# Shipping boxes out of PI



## william_c (Oct 2, 2015)

Has anyone shipped any balik boxes out of country to the US? We have some items shipped here, PI, that we prefer to send back vs other options. If so, whom did you use for the service and an approximate cost/box.

Thank you,
William


----------



## fmartin_gila (May 15, 2011)

There was quite a discussion about this subject approx a month or so ago. Search back a bit & you should find that thread.

Fred


----------



## Gary D (Oct 28, 2013)

william_c said:


> Has anyone shipped any balik boxes out of country to the US? We have some items shipped here, PI, that we prefer to send back vs other options. If so, whom did you use for the service and an approximate cost/box.
> 
> Thank you,
> William


Balikbayan box is a Philippines government registered scheme and only works into the Philippines. Anything going the other way will go as normal freight.


----------



## esv1226 (Mar 13, 2014)

At SBMA post office I asked who provides this service? They do. The postman instructed me to get Balikbayan Boxes from National Bookstore. There are 2 sizes. For shipping 1 big and 1 small, I paid Php14,894, sea cargo, from Philippines to AR, USA. Weight was a factor in the cost. The big box was delivered in less than 2 weeks. The small one came a week later.
However, I feel I was over charged. Upon receipt, I saw the stamped amount on the boxes. The total for the 2 boxes was just over php11,000. Go figure.


----------



## Gary D (Oct 28, 2013)

esv1226 said:


> At SBMA post office I asked who provides this service? They do. The postman instructed me to get Balikbayan Boxes from National Bookstore. There are 2 sizes. For shipping 1 big and 1 small, I paid Php14,894, sea cargo, from Philippines to AR, USA. Weight was a factor in the cost. The big box was delivered in less than 2 weeks. The small one came a week later.
> However, I feel I was over charged. Upon receipt, I saw the stamped amount on the boxes. The total for the 2 boxes was just over php11,000. Go figure.

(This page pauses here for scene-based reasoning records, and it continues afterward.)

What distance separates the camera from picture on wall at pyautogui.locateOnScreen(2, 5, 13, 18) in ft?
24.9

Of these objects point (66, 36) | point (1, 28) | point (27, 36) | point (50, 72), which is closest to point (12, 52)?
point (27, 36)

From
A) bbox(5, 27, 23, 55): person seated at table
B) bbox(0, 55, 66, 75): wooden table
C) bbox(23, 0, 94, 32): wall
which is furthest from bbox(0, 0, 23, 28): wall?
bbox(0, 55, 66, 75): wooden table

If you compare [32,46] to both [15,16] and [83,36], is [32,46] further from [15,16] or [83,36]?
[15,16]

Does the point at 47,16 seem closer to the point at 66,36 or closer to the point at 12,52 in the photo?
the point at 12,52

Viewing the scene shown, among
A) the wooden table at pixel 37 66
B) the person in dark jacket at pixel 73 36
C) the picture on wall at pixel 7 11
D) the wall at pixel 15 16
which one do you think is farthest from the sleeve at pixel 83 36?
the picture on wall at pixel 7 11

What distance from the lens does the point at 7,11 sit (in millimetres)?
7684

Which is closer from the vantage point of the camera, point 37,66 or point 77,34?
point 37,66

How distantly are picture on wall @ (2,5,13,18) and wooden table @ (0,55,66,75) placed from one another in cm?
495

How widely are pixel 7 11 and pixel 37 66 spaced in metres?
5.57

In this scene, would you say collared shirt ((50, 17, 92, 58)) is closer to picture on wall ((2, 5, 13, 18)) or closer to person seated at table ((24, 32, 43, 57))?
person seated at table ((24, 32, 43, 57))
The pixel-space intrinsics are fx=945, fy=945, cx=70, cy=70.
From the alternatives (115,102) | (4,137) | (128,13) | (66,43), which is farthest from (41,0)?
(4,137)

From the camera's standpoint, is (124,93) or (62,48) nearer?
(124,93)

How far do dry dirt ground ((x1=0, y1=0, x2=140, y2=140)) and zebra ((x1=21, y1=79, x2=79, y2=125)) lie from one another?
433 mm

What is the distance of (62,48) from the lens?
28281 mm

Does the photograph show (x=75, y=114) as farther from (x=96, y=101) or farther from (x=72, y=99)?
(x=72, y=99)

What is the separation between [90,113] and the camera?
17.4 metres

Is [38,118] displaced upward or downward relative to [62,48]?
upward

I don't know how that compares to sending the other way from the US but that about twice what it would cost from the UK to the Philippines. And there would be a good chance of customs duty.


----------



## pijoe (Jul 21, 2015)

Its about $75.00 from New Jersey to Philippines right now. We ship every October.


----------



## Gary D (Oct 28, 2013)

pijoe said:


> Its about $75.00 from New Jersey to Philippines right now. We ship every October.


So $330 makes it normal sea freight.


----------



## pijoe (Jul 21, 2015)

Gary D said:


> So $330 makes it normal sea freight.


I am not sure if I understand the question. Someone mentioned the inbound rate so I responded with the current rate from US to PI because we just did it. I also have never sent freight out of the Philippines, except for my military pack out almost 30 years ago. In that case the shipment was inspected by Philippine customs on sight at the time of pack out.


----------



## Gary D (Oct 28, 2013)

pijoe said:


> I am not sure if I understand the question. Someone mentioned the inbound rate so I responded with the current rate from US to PI because we just did it. I also have never sent freight out of the Philippines, except for my military pack out almost 30 years ago. In that case the shipment was inspected by Philippine customs on sight at the time of pack out.


The OP was asking about BB boxes from the Philippines to the States where I explained that the BB Box program was a Phil government registered program and only worked inbound to the Philis. Another contributer said that they had sent a couple of boxes to the State with LCB for about $330 which is much more than $75 inbound.


----------



## pijoe (Jul 21, 2015)

O.K., I understand, yeah that's expensive. It would have to be really important to shell out that much.


----------